Aligned Data Centers proved the model last month — a 31 MW/62 MWh battery system alongside a Pacific Northwest facility, operational in 2026. The battery doesn’t replace grid power. It bridges the gap between when the data center needs to operate and when the grid can fully serve it. It shaves demand charges. It provides backup during the inevitable transmission constraints.
Industry analysts now project a 20 GW behind-the-meter battery opportunity from hyperscalers alone through 2035, with 9 GW materializing by 2030. At least 25—33% of incremental data center demand is expected to be met by on-site storage. Not because batteries are cheap. Because waiting for the grid is more expensive.
The ratepayer revolt nobody sees coming. Consumer advocates are already sounding alarms. When a single capacity auction increases costs by an order of magnitude, regulators face pressure.

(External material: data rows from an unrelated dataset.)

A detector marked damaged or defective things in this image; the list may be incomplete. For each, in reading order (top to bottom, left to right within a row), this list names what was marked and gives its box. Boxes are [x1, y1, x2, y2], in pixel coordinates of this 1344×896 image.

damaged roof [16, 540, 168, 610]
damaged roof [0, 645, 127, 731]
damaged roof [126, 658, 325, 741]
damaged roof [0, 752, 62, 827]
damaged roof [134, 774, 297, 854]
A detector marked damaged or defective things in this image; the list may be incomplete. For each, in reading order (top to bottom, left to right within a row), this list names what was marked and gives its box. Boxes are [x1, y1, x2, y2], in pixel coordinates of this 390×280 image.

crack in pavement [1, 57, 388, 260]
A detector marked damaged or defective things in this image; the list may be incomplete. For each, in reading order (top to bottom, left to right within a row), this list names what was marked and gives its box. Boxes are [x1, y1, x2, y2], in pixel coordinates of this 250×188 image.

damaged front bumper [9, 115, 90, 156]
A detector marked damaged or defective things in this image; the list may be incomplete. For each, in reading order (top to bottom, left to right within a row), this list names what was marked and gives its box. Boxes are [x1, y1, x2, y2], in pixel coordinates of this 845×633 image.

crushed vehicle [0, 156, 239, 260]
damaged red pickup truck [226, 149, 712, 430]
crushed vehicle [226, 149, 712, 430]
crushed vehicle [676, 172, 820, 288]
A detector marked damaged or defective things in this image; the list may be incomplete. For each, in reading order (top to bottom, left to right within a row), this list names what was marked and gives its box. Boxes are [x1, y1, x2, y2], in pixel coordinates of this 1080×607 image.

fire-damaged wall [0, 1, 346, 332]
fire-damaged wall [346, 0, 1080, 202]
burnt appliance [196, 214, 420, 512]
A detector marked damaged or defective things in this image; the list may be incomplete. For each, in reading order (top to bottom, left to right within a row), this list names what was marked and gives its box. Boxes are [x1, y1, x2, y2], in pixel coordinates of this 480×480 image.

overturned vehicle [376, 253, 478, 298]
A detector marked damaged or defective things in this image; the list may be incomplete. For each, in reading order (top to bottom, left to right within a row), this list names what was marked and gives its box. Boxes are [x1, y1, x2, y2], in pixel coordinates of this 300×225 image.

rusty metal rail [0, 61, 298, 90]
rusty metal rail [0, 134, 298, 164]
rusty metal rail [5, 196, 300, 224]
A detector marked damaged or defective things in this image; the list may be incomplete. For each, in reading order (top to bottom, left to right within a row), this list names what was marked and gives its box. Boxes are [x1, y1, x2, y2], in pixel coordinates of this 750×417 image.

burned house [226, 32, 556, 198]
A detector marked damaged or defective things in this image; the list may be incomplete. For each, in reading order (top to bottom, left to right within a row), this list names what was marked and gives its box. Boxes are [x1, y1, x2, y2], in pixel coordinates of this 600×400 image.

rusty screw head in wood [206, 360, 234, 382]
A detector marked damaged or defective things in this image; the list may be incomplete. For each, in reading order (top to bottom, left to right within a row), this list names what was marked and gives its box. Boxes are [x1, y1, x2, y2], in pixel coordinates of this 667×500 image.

The political dynamics are predictable: residential customers and small businesses will resist subsidizing data center buildouts through their electricity bills.
This pressure creates a structural incentive for behind-the-meter solutions. Every megawatt of load that a data center can serve on-site — through batteries, on-site generation, or demand flexibility — is a megawatt that doesn’t inflate the capacity auction. Regulators in PJM states are already examining whether data centers should face different cost allocation mechanisms.
But the implications extend far beyond data centers. Commercial and industrial customers across PJM territory are staring at capacity cost increases that will flow through to retail rates within 18 months. Buildings that can reduce their grid dependence during peak periods will see material savings. Buildings that can’t will absorb costs driven by an industry they have no connection to.
The ERCOT warning. Texas offers a preview of what happens when storage deployment accelerates too fast in response to market signals. ERCOT battery interconnection applications dropped 50% in the second half of 2025. Only 85% of projects with signed agreements are likely to reach completion. Queue timelines now stretch beyond four years.
The ERCOT slowdown isn’t a failure of storage economics. It’s a market finding its clearing price after a gold rush. PJM is entering its own gold rush phase now, with capacity prices 11 times higher than two years ago. Storage developers will flood the zone. Some will overbuild. The market will correct.
But the underlying driver — data center load growth — isn’t cyclical. Microsoft, Google, Amazon, and Meta have committed hundreds of billions to AI infrastructure. The load is coming. The question is whether it arrives on the grid’s timeline or the hyperscalers’ timeline.
The new grid topology. What’s emerging is a power system where the largest loads are partially self-served. Data centers with on-site batteries and generation. Commercial buildings with storage systems that arbitrage between peak and off-peak. Industrial facilities that can island during grid stress events.
This isn’t the distributed energy future that rooftop solar advocates envisioned. It’s messier and more pragmatic. It’s driven not by environmental mandates but by the simple fact that centralized grid expansion can’t keep pace with concentrated load growth.
PJM’s capacity auction made the economics undeniable. When phantom load from unbuilt facilities can drive $6.5 billion in costs across a 13-state grid, the value proposition for on-site storage stops being theoretical.
The grid was designed for an era when demand grew at 1—2% annually and new power plants took a decade to build. Data centers are growing demand at 15—20% annually and need power in 18 months. Something has to give.
It already did. It cost $329.17 per megawatt-day.